22 April, 2008

A "Feminine" Mistake*

Things like this just leave me sad. There is more wrong with her attitude and behavior and conception of marriage in that article than I could catalog in a dozen blog posts. I truly pity her husband. And just think what this example does to her children...

Having never been married, I have no proof of the kind of wife I'd be, but I like to think I know what I wouldn'tbe. For starters, I'm smart enough not to marry someone I'd consider a "fixer-upper" of a man or one whose lifestyle isn't compatible with mine, and so I expect I'd feel no need to become a nagging harpy in order to get what I want/need (not that that's a good tactic, anyway). If he isn't what I need, I wouldn't marry him. If I need something in a relationship that I'm not getting, I discuss it with respect, like a loving adult. Simple, isn't it?

Yet women like her are a stereotype for a reason, and they are an embarrassment to me as a female. More than that, they are an impediment.

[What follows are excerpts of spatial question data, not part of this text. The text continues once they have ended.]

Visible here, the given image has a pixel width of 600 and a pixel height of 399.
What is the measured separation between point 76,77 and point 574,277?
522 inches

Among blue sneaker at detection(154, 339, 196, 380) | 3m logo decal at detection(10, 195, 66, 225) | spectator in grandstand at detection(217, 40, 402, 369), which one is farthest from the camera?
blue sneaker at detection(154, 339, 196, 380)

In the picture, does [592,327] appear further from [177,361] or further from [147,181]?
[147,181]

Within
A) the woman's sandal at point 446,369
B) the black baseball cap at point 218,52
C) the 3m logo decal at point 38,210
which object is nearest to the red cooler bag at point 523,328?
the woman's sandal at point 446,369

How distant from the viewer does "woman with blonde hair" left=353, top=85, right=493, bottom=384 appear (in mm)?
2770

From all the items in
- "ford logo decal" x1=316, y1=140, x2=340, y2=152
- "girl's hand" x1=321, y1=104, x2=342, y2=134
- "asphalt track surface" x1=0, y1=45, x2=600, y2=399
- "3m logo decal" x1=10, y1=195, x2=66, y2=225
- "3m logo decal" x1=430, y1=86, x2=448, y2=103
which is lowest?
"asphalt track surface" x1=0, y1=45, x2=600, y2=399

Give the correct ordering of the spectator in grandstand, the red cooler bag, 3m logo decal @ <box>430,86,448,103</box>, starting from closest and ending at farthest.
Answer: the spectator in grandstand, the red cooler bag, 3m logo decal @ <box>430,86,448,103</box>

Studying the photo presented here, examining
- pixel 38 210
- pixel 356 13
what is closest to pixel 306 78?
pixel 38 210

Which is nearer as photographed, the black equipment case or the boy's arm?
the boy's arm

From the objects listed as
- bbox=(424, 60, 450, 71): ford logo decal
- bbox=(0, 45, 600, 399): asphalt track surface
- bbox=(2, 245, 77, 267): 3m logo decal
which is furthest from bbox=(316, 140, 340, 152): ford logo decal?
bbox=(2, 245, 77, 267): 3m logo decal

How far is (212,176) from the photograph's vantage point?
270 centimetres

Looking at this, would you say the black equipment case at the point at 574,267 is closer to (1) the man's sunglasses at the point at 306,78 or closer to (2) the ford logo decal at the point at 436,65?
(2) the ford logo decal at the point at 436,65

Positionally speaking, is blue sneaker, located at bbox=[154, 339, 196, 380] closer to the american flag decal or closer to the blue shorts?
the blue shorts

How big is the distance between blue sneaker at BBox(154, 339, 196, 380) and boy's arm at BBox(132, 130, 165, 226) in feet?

I can't count the number of men I've met in the last 5 years who automatically assume I have more in common with someone like her than someone who genuinely loves men: I'm female, therefore I'd become a _________ [fill in the blank with any nasty description of a female] if I ever got a ring on my finger... that is, if they haven't automatically assumed I already go through life as a manipulative ball-buster.

Leslie, you give the rest of us a bad name.

*The fact that this woman has authored a book called The Feminine Mistake should surprise no one.